I numeri sulla plastica nel Mondo

Negli ultimi decenni la plastica ha caratterizzato ogni aspetto della nostra vita. Le azioni introdotte in termini di economia circolare sono risultate al momento insufficienti per contrastare l’accumulo di questo materiale sul nostro Pianeta. Il Trattato Internazionale sulla Plastica delle Nazioni Unite potrebbe essere la chiave per intraprendere azioni decisive entro il 2060, anno in cui potremmo superare i 1.200 milioni di tonnellate di plastica prodotte in 12 mesi.

Molti oggetti nel nostro uso quotidiano contengono, in varia misura, plastica. Un materiale che, nel giro di pochi decenni, ha trovato applicazioni e utilizzo in ogni settore dell’economia globale dall’industria del Food a sanità, costruzioni,  meccanica, elettronica.

La plastica presenta infatti una serie di vantaggi competitivi rilevanti rispetto ad altri materiali: è economica da produrre, è leggera, ma resistente, facilmente modellabile, idrorepellente e isolante.

Il report OCSE Global plastics outlook: policy scenarios to 2060 del 2022, tuttavia, stima che vengano prodotti oltre 400 milioni di tonnellate di plastica nel mondo ogni anno e di questi 23 milioni finiscono negli oceani, nei fiumi e nei laghi.

Nonostante quindi gli sforzi messi in campo dai Paesi in termini di economia circolare – in primis da parte dell’Italia, che detiene il record europeo per la più alta percentuale di riciclo di rifiuti – l’accumulo di plastica è in costante aumento nel mondo: oggi la presenza nell’ambiente e nell’acqua è stimata in 8 miliardi di rifiuti primari in plastica, una tonnellata per ogni essere umano.

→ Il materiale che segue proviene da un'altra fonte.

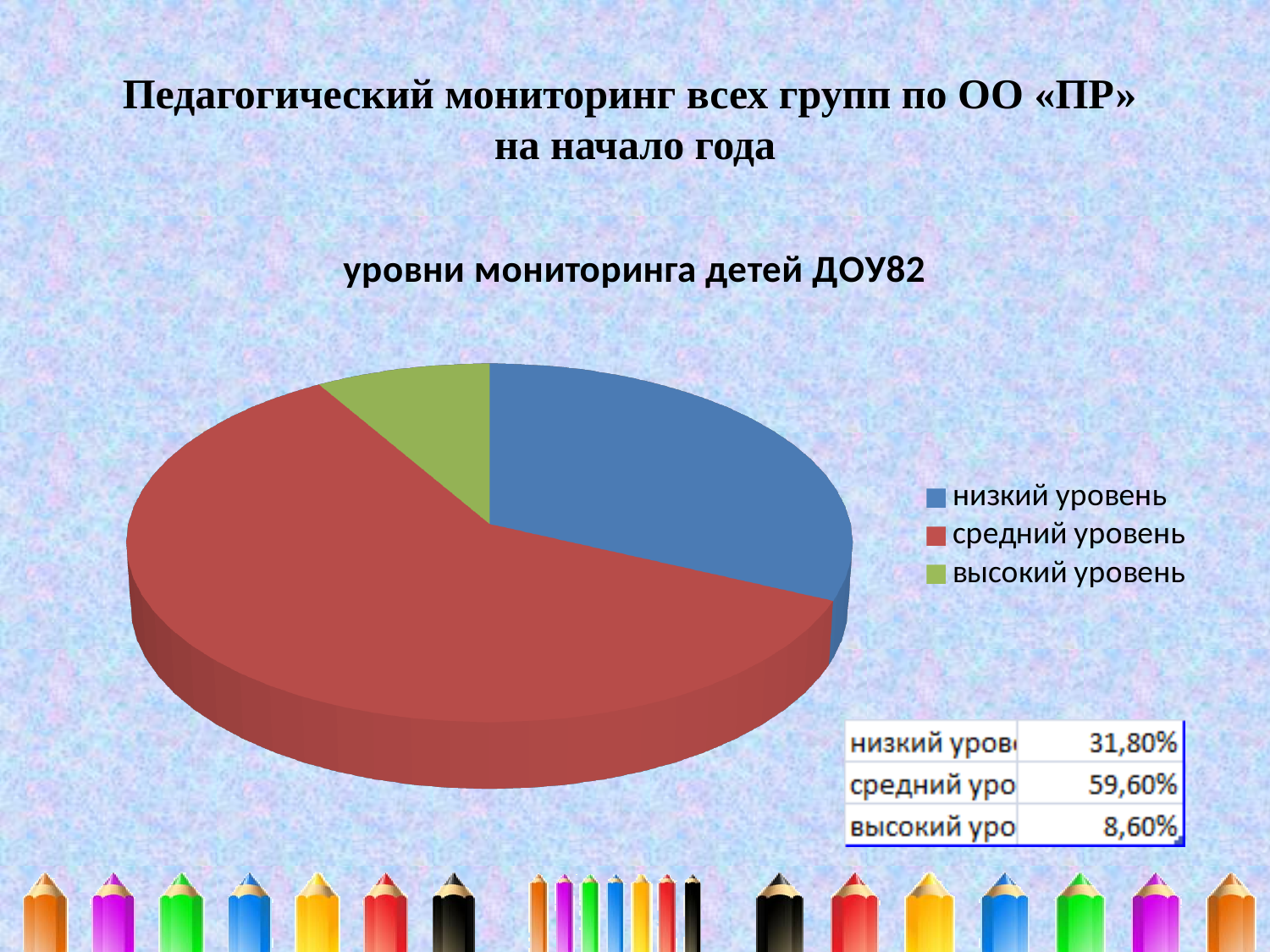
How many slices does the pie chart have? 3 What is the value for средний уровень? 59,60% Which level has the largest share of the pie? средний уровень What is the title of the chart? уровни мониторинга детей ДОУ82 Which level has the smallest share of the pie? высокий уровень What is the difference between the values for средний уровень and низкий уровень? 27,80% What is the value for высокий уровень? 8,60% What is the value for низкий уровень? 31,80% Which is larger, the value for низкий уровень or the value for высокий уровень? низкий уровень How many entries does the legend list? 3 What kind of chart is shown on the slide? pie chart Which colour represents высокий уровень in the pie chart? green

Le ricadute per l’ambiente e la salute

 Il mancato riciclo della plastica, un uso inappropriato della stessa, o uno scorretto smaltimento causano inquinamento nel suolo, nei mari e nell’aria – con potenziali danni alla salute – e determinano un’impronta carbonica elevata. Uno degli aspetti più critici rispetto agli oggetti in plastica è il fatto che circa il 40% di questi sia monouso, elemento che concorre in maniera importante all’aumento del peso e dei volumi dei rifiuti da gestire. La difficoltà nella gestione dei rifiuti, abbinata a un consumo di plastica che necessariamente occorre sia più responsabile, spiega la presenza massiccia di plastica negli oceani, nei fiumi e nei laghi che, a causa delle correnti e dell’effetto degli agenti atmosferici, può degradarsi e trasformarsi in microplastiche capaci, all’interno degli organismi viventi, di causare anch’esse danni alla salute.

Che fare?

Ridurre le perdite di plastica vicine allo zero entro il 2060 è la proposta alla base della Global Ambition, uno degli scenari alternativi proposti dall’OCSE su cui si stanno sviluppando le trattative che porteranno, a novembre 2023, all’elaborazione di una prima bozza del Trattato Internazionale sulla Plastica delle Nazioni Unite. All’obiettivo ambizioso di ridurre l’utilizzo e lo spreco di plastica a zero, si contrappongono altre proposte, sempre basate su un mix di politiche fiscali e normative, che puntano alla riduzione di almeno un quinto delle perdite di plastica entro il 2060 e principalmente dei paesi OCSE (Regional action) o a un ridimensionamento importante di tali rifiuti specificamente negli oceani, fiumi e laghi.

La fase preliminare di queste trattative, sviluppatasi tra marzo e giugno 2023, ha finora portato all’allineamento di 175 paesi sul fatto che per intraprendere azioni decisive sarà fondamentale intervenire sull’intero ciclo di vita del prodotto. Inoltre, è opinione condivisa che i paesi del Sud del Mondo vadano supportati economicamente, visto che non possiedono le infrastrutture adatte per la raccolta e lo smaltimento dei rifiuti.

Ma non dimentichiamoci che, parallelamente alle azioni intraprese a livello multilaterale dagli Stati e dalle istituzioni, ognuno di noi può, con dei piccoli gesti quotidiani, ridurre l’utilizzo e lo spreco di plastica.